Algunas veces creyó atrapar a la esquiva vertiente y hasta sintió el frescor de su caricia líquida, pero al querer hundir sus labios en el agua sólo mordía el polvo de las rocas. Poco a poco, cayó en un sopor alucinante. Mientras permanecía con los ojos cerrados sintió que alguien estaba a su lado. Pensó que sería el duende, maldito duende que lo perseguía a través de la cordillera. Abrió los ojos y reconoció al Negro José que le alargaba un vaso de agua con gesto fraternal.
Alargó la mano ansiosa. Repentinamente, la visión desapareció. Y entonces el hombre, derrotado, lloró sobre su desamparo por primera vez en su vida. Amargamente. Silenciosamente. Sin testigos. El silencio que lo circundaba se hizo más intenso. El cielo semejaba una inmensa carpa azul, cuyas bases comenzaban a teñirse de sangre. La piel le ardía, reseca, quemada por el sol.
Luego vio a su mujer que recogía sandías en la chacra. Apartaba una y la partía en el canto de una piedra. La pulpa roja, fresca, jugosa, caía sobre la tierra parda, y él no podía cogerla, inmovilizado por una fuerza extraña. Después veía un chorro de chicha dulce que brotaba de un fudre perforado, sin descanso, deslizándose por el piso, formando lagunas bermejas, arroyuelos purpurinos irisados por el sol. Y él continuaba encadenado a la tierra, sin poder saciar su tremenda sed de agonizante.
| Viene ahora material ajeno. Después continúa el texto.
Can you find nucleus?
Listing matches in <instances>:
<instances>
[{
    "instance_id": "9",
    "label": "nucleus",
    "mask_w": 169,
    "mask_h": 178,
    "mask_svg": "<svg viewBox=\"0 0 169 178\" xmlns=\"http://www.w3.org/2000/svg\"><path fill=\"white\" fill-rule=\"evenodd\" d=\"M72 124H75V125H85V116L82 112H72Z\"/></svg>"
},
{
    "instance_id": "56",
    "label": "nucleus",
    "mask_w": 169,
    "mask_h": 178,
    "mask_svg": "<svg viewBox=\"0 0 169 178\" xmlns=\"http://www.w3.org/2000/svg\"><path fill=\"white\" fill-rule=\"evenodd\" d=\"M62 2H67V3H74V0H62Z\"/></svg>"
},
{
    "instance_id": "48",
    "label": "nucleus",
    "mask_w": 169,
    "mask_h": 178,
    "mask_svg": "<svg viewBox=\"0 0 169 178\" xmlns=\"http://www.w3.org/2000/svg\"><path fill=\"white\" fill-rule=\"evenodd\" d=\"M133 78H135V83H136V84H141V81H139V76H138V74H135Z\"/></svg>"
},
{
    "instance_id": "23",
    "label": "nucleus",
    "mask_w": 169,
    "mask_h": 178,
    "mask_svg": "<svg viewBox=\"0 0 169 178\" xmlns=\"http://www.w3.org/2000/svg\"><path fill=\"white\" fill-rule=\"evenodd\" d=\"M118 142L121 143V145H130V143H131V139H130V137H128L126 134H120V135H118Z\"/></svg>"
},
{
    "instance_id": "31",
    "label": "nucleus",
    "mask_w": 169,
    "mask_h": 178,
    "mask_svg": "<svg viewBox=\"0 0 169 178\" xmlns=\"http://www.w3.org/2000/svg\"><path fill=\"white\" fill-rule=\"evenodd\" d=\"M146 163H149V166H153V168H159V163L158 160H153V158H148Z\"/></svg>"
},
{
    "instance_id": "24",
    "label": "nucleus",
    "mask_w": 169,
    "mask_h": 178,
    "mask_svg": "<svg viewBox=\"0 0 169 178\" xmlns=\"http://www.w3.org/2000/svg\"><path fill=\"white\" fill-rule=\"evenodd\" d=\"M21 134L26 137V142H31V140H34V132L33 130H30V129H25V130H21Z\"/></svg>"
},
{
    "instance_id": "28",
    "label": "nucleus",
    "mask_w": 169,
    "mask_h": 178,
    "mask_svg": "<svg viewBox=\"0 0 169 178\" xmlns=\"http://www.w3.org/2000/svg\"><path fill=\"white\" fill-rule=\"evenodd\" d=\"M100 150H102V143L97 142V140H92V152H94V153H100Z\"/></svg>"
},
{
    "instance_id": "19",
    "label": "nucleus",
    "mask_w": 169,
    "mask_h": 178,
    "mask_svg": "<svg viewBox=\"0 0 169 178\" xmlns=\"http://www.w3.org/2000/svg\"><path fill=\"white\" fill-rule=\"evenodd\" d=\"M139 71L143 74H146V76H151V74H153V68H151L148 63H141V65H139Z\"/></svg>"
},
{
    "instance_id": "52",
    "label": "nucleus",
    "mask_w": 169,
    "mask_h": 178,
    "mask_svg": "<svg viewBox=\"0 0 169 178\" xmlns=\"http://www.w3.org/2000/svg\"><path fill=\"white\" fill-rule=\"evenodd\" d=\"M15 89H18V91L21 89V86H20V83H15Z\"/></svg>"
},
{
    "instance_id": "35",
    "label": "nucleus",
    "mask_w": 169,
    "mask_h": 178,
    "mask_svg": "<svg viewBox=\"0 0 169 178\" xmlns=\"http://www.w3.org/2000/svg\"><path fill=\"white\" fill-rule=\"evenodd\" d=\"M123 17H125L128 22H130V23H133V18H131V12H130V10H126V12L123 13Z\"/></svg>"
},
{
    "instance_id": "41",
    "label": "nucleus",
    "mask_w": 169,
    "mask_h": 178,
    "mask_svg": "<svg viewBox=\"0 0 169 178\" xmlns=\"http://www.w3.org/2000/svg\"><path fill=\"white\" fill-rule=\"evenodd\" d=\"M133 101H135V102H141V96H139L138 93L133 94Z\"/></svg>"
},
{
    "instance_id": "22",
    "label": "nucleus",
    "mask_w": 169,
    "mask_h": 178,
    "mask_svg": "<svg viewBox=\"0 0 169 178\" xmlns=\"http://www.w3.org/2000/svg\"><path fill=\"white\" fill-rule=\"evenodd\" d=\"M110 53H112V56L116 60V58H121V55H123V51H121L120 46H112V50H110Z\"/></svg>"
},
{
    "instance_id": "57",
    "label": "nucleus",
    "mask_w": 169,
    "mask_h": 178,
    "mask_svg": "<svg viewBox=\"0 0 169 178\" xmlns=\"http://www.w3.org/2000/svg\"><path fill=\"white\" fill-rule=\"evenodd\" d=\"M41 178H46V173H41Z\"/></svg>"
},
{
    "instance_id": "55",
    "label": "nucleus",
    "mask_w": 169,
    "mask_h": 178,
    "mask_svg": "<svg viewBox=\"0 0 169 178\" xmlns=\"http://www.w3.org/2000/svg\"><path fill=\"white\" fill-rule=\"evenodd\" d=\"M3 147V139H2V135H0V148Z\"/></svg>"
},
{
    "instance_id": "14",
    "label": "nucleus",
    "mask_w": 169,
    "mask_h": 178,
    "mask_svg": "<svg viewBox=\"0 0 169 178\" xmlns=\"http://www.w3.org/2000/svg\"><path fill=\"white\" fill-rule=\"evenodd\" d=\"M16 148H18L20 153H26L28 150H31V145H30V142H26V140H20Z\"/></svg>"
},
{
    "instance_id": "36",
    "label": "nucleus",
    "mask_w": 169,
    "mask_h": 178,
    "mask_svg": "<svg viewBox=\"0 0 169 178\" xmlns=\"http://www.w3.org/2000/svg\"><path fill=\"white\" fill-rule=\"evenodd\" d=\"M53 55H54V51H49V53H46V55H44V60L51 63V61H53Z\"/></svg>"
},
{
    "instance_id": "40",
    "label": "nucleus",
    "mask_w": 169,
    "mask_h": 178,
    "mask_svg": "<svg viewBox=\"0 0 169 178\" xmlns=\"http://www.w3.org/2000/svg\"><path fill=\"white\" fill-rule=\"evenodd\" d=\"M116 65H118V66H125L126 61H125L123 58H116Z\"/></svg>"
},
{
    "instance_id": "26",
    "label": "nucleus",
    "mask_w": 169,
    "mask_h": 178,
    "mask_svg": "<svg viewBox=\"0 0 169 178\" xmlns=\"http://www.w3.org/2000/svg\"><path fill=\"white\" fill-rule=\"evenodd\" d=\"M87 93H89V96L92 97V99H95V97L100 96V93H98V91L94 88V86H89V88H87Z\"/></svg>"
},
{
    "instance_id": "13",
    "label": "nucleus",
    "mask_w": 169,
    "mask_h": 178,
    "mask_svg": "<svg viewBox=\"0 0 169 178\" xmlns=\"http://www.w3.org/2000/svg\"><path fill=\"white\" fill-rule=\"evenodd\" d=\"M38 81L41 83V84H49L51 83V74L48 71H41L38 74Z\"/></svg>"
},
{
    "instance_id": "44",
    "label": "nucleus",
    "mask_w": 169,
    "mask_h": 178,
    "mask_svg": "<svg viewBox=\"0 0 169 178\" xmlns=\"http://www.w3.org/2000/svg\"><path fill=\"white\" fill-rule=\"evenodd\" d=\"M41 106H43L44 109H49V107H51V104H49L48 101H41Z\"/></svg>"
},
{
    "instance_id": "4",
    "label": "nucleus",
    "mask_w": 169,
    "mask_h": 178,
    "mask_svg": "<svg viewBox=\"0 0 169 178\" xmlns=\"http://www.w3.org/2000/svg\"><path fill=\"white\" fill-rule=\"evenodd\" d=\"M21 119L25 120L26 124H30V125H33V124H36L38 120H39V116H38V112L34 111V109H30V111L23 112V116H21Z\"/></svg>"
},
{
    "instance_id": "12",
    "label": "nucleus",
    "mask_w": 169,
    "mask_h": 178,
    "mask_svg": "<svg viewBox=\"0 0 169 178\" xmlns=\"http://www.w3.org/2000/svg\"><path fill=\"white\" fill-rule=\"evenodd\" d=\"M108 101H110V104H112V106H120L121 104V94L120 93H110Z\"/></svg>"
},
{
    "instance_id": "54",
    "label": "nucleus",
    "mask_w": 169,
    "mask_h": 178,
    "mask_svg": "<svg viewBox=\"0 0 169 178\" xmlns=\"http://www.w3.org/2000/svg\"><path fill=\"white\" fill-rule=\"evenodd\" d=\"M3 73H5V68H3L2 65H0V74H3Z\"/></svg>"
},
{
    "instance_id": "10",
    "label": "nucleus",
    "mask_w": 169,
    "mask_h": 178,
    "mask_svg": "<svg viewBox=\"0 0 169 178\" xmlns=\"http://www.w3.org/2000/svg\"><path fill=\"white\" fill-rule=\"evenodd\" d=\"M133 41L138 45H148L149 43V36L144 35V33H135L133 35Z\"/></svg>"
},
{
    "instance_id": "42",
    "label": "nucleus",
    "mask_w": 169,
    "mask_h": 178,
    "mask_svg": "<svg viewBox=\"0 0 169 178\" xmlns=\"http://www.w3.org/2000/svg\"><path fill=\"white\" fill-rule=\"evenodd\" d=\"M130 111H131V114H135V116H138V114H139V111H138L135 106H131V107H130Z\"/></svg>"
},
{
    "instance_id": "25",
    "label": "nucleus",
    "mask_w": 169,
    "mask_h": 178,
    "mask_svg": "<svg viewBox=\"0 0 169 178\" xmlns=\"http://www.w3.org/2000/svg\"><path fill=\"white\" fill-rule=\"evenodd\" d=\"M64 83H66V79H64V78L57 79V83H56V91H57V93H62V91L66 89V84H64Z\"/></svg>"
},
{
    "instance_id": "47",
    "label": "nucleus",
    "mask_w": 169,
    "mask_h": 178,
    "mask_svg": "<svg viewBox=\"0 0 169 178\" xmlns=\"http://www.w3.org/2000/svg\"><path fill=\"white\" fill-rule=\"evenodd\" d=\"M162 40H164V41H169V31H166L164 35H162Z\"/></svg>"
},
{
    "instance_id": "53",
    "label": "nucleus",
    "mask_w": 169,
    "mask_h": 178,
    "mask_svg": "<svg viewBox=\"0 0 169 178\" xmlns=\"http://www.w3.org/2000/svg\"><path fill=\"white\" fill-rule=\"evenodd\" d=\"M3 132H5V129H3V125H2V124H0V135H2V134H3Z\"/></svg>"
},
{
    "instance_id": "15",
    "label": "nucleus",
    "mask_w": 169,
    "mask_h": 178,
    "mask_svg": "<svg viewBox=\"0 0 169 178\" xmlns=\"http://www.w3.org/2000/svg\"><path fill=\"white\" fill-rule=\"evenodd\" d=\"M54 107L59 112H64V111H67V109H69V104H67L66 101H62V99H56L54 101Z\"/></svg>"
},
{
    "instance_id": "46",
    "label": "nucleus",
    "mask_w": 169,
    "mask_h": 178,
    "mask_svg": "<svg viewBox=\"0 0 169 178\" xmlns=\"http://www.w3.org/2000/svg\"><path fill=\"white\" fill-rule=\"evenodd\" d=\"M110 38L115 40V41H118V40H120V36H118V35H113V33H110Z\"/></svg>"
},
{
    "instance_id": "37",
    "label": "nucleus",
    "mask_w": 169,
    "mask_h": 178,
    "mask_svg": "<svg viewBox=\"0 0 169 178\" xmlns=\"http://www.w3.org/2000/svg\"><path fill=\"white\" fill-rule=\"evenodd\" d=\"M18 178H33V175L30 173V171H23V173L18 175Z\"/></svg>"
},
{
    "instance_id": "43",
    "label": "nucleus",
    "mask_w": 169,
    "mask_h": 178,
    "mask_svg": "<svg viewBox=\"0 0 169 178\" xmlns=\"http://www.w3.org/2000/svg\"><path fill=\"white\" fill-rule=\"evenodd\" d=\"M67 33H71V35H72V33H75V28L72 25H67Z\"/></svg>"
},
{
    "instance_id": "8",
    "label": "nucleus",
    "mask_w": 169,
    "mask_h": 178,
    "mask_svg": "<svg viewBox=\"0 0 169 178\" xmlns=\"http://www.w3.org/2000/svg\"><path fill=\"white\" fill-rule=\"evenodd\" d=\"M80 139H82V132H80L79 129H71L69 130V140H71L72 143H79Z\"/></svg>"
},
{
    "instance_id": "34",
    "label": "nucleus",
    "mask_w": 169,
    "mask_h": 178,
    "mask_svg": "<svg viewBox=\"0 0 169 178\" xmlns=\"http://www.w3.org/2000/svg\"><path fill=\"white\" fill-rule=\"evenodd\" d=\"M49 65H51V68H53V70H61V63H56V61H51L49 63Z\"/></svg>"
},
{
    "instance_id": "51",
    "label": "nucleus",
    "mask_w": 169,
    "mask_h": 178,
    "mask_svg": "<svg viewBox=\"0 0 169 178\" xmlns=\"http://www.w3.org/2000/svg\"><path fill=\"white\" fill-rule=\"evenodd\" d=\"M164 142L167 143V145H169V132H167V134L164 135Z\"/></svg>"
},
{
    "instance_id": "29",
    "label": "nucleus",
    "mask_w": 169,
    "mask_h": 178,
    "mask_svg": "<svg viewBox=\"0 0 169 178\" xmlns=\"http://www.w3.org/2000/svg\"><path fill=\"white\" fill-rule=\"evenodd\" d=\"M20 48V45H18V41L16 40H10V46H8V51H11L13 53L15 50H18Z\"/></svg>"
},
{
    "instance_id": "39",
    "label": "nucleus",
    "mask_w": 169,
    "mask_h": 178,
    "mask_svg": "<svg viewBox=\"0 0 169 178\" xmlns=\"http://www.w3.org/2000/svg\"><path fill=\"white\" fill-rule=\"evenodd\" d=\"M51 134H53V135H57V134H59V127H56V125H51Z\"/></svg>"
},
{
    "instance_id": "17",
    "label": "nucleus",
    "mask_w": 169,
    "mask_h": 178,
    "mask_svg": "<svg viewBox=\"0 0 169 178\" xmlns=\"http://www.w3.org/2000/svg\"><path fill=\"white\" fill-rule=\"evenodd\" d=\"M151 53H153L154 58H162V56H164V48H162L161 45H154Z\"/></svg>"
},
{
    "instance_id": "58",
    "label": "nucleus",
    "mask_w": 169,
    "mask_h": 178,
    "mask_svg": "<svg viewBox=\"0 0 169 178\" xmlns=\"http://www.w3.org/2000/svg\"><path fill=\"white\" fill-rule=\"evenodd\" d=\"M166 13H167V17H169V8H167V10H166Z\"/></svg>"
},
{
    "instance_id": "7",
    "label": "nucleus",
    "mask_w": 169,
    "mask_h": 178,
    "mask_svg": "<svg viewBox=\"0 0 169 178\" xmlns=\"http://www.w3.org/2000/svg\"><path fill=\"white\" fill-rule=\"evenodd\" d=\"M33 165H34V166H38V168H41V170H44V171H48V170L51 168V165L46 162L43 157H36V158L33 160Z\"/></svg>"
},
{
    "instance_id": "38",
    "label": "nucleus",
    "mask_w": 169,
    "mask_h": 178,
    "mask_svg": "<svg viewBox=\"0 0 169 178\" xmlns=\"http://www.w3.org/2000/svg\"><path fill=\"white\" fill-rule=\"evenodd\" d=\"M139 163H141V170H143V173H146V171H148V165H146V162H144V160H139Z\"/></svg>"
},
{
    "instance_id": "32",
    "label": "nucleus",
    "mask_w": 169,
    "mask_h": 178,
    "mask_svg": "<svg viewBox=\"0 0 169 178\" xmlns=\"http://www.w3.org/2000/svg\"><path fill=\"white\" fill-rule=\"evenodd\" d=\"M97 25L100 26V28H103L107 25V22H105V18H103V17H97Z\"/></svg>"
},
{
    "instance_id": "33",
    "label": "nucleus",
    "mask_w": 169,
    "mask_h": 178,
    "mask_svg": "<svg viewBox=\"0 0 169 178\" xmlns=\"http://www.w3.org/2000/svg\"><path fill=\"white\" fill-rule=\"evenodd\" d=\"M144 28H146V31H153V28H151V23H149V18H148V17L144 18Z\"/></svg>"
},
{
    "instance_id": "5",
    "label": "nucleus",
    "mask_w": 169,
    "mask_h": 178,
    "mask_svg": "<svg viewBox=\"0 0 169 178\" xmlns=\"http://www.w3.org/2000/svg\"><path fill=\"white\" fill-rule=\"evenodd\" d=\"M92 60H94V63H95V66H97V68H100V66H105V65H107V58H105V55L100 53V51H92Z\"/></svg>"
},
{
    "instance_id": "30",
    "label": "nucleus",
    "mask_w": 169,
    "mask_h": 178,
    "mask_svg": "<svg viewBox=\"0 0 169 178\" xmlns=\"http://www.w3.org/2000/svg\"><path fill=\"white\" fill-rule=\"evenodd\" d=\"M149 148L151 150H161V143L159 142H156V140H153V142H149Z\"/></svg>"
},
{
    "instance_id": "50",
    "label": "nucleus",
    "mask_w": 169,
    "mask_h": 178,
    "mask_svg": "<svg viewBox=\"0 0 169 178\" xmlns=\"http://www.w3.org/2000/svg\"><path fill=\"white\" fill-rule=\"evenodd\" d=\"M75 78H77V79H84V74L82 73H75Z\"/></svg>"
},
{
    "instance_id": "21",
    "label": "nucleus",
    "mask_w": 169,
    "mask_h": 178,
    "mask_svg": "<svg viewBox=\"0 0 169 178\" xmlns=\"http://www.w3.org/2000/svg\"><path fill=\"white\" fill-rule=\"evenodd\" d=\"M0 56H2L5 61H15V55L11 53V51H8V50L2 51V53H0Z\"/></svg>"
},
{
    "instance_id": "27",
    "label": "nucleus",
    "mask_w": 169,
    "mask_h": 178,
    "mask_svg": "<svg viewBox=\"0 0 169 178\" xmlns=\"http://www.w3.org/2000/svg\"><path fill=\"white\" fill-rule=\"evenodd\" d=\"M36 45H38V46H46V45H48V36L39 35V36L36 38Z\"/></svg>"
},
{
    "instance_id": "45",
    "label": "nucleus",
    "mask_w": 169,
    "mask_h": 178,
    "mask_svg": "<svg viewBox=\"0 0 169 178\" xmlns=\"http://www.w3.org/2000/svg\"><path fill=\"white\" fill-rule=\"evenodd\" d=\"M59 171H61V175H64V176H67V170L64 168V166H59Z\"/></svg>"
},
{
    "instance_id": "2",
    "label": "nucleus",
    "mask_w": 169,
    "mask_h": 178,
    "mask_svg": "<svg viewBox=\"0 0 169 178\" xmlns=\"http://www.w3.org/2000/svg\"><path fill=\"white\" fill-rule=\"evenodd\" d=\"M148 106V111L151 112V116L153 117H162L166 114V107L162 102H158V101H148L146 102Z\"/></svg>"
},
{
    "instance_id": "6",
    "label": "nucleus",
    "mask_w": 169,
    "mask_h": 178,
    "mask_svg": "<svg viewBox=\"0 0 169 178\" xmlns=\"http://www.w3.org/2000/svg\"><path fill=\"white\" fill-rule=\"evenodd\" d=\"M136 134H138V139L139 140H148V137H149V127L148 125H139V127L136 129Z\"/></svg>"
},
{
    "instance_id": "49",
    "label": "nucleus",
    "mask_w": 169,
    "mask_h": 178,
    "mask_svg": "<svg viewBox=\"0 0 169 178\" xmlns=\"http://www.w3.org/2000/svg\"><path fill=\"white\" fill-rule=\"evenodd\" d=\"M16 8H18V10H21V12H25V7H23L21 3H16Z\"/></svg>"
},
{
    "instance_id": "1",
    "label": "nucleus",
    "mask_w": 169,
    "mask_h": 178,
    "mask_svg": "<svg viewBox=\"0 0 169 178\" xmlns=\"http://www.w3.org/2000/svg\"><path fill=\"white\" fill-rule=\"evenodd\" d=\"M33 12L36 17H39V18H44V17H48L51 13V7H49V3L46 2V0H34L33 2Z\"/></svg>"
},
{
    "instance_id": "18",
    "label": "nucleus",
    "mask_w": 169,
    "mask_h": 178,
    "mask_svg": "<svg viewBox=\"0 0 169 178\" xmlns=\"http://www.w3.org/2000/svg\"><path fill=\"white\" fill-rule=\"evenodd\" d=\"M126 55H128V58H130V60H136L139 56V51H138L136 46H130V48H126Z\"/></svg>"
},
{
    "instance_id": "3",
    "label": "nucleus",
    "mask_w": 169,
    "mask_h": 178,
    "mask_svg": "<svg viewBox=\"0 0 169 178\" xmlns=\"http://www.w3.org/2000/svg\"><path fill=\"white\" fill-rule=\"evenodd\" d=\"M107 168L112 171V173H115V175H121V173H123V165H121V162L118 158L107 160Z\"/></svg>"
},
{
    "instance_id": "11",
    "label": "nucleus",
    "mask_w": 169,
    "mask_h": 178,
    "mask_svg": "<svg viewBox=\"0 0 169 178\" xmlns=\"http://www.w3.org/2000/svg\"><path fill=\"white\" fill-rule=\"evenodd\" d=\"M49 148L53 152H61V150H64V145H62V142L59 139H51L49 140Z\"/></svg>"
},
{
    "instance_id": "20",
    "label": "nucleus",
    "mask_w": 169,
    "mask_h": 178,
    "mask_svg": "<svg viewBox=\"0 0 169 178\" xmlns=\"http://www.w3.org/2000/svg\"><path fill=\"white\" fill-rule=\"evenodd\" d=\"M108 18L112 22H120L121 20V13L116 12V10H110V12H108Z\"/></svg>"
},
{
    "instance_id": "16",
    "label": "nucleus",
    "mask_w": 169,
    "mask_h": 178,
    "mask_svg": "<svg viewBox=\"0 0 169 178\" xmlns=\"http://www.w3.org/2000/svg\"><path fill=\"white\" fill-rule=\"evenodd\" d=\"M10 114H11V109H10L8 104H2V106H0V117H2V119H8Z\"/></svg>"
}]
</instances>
Poco a poco sintió un dulce bienestar, un apaciguamiento de sus ansias, una extraña resignación que lo hizo olvidarse de su angustia. Con el rostro sumergido entre los brazos, cayó en un largo desmayo, ajeno a la sed, al hambre, al cansancio, al dolor, a la angustia y al arrepentimiento. Así permaneció largo rato, horas tal vez, mientras oleadas de aire caliente emergían de los cajones cordilleranos como de la boca de un horno gigantesco.
Al atardecer, Liborio recobró el conocimiento, pero dejó de percibir el murmullo del viento entre las rocas. Sólo sus ojos tenían vida. Tendido de espaldas, vio cómo las estrellas aparecían, una a una, sigilosamente, en el cielo que se teñía de añil. El viento de la noche era fresco y le agradaba sentirlo sobre su piel. No podía dormir y permaneció así, durante largo tiempo, mirando al infinito.
Al día siguiente aún estaba así, con los ojos abiertos, mirando fijamente hacia la altura. Fue en ese momento cuando escuchó la voz de su compadre Anselmo, fuerte y segura, aconsejándolo:
—Para el próximo año, compadre, siembre pura maravilla. Se la arrebatan en verde. Haga la prueba.
"Bueno, compadre Anselmo", respondió mentalmente el hombre derrumbado. Y continuó mirando hacia la altura mientras los buitres descendían en lentos e impecables círculos, sin premura, aguardando la hora del festín.